If there’s no cap, some NFL clubs might be big spenders. Andrew Brandt

Print This November 09, 2009, 11:43 AM EST
8 Comments

We all watched the New York Yankees win the World Series last week with what was commonly referred to as “the best team money can buy.” The Yankees’ $208-million payroll greatly exceeded the player costs of its opponent, the Phillies ($113 million), and, for that matter, every other MLB team. Their dramatic spending has been the source of much debate in light of the results, but we have to remember that one year ago, the Yankees were also the highest-spending team in baseball by a good margin and watched the postseason with the rest of us.

My strong feeling has always been that spending in professional sports does not strongly correlate to winning. Having said that, I do think in a system without a salary cap, greater financial resources give teams an advantage that a cap system does not. In other words, the margin for error is much greater for a club spending significantly more than other teams competing in the same league.

The Yankees compete in the same league with the same rules against teams like the Florida Marlins, whose payroll has hovered around $40M for the past couple of years. So the disparity in cash spending in 2009 between the high and low teams in Major League Baseball is close to $170M, a truly astounding figure.

Were there a cap in place -- as opposed to the three-letter word in baseball, “tax,” which taxes high-spending teams -- the disparity would be much less dramatic.
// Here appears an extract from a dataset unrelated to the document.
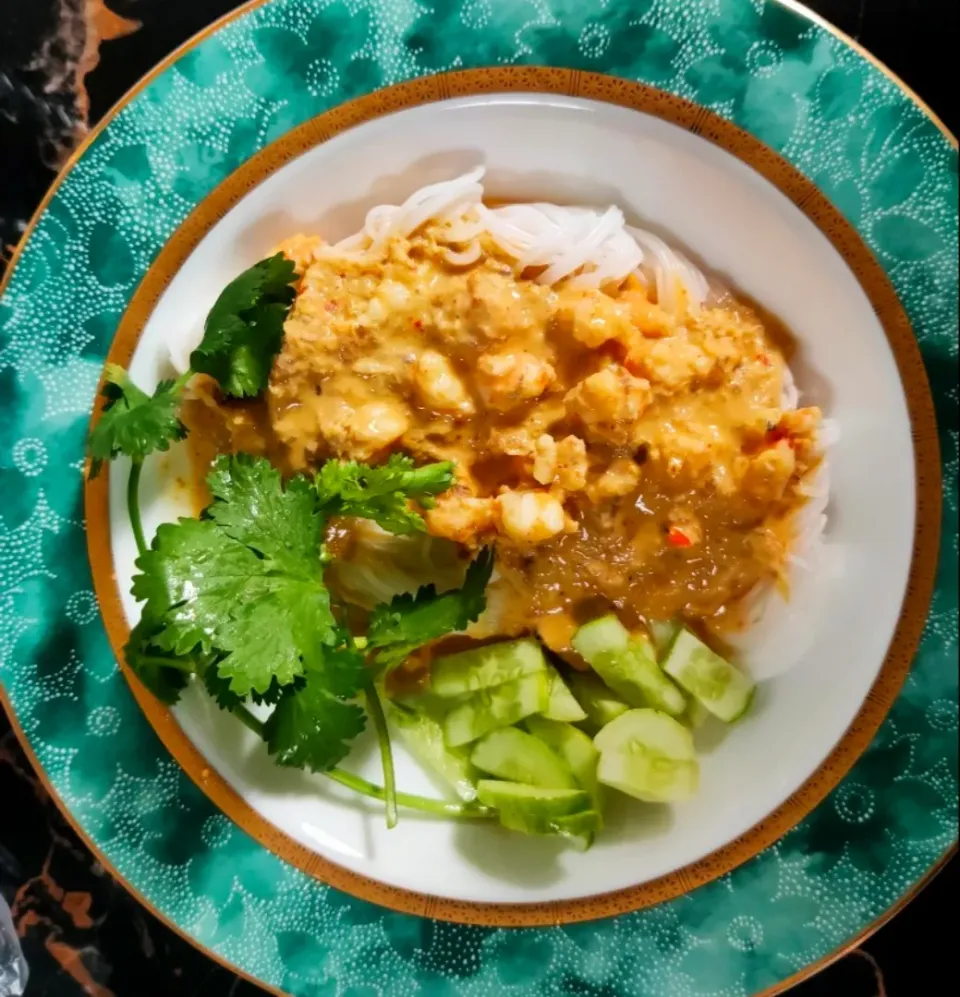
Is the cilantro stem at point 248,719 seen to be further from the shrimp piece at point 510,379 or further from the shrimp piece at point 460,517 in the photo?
the shrimp piece at point 510,379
A cap allows for outliers on a year-to-year basis but self-regulates over the long term. In the NFL, we see teams rise in the spending rankings one year only to fall down the next or moderate somewhere in the middle over the long term.
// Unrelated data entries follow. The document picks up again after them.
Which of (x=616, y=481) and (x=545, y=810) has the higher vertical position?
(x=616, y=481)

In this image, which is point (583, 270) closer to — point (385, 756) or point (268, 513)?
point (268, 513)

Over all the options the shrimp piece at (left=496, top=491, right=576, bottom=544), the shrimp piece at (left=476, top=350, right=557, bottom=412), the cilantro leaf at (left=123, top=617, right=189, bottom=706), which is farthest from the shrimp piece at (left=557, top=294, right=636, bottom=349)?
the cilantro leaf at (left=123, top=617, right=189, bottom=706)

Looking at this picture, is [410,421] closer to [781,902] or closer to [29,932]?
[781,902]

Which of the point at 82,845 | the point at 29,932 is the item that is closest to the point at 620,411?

The Redskins have been the highest-spending team in the NFL over the last decade. As we know, that investment has brought them very limited success on the field, now resulting in some vitriol directed at them from fans, media and former players (I was a diehard fan growing up, so it pains me as well). Even the Redskins, however, have not been perennial leaders at the top of the cash rankings in the league. In the last five years, while they’ve spent liberally in 2005, 2007 and 2009, they have been moderate-to-low spenders in 2006 and 2008. The self-regulatory operation of the NFL salary cap has been a reason for that.
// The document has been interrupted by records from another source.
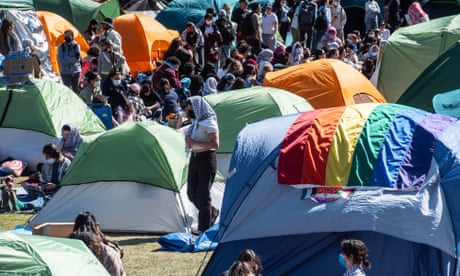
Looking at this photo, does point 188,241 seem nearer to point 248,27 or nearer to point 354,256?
point 354,256

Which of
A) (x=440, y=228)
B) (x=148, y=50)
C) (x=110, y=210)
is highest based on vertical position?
(x=440, y=228)

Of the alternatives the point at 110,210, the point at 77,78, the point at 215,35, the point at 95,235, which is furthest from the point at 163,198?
the point at 215,35

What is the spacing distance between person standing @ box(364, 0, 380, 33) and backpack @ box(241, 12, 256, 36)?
4741 mm

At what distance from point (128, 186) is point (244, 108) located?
3168 mm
The results in baseball beg the question of how the NFL would look without a salary cap, a possibility that becomes more realistic every day as we move toward a 2010 without a cap (a function of the expiring Collective Bargaining Agreement).

There does exist the possibility that teams could use the lack of a cap to engage in unfettered spending, becoming the Yankees, Red Sox and Mets of the NFL. However, there is also the possibility that teams could roll back their spending and become the Marlins, Pirates and Royals.

As has been written here and will be again, with no cap ceiling in 2009, teams can spend as they wish without limits. But with no cap floor in 2009, teams can also save as they wish without limits. This is how the lack of a salary cap could give the NFL a financial model more similar to baseball next year.

Will we get there? Time will tell. The NFL and the NFL Players Association are meeting, including a session last week in New York. They have decided to stop talking about the negotiations -- or lack thereof -- with the media, which I see as progress. It’s always helpful that the parties are talking to each other about their issues rather than venting to others (a lesson the Packers and Brett Favre could have used). Thus, media silence from the labor front is seen as progress.

Will we have a labor deal by the end of the season? Probably not. Will we have a labor deal by the start of the 2010 league year in March? Better question. Stay tuned.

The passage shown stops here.